■ **Task to carry out**
Among the entries below, copy only the span from the line containing "Emily e allison em pretty little liars" through the line containing "Depois da eleição, João". Do so exactly, and skip the pictures.

***** Records provided

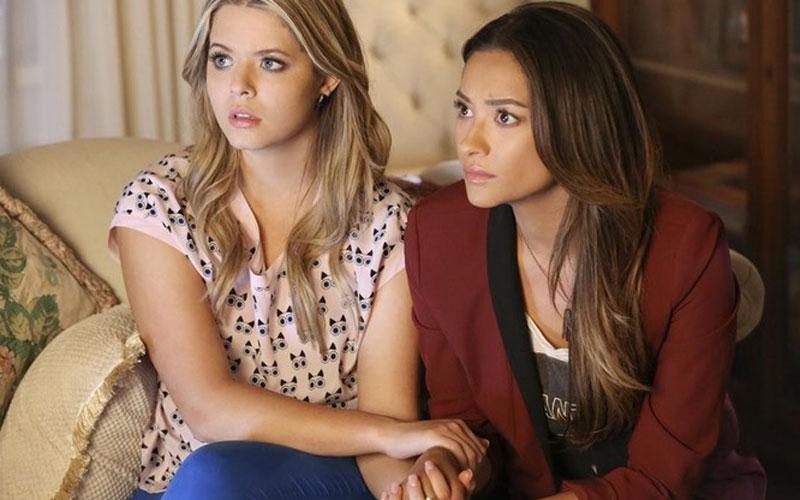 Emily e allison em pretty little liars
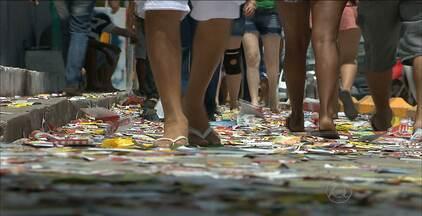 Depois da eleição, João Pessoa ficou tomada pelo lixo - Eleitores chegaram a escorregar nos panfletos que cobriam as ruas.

**********
***** Records provided

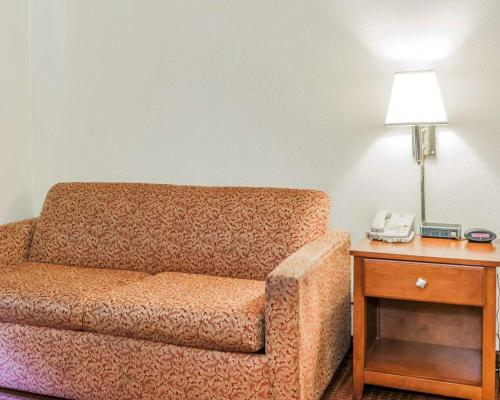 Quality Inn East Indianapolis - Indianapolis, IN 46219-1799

**********

■ **Result for this task**
 Emily e allison em pretty little liars
 Depois da eleição, João Pessoa ficou tomada pelo lixo - Eleitores chegaram a escorregar nos panfletos que cobriam as ruas.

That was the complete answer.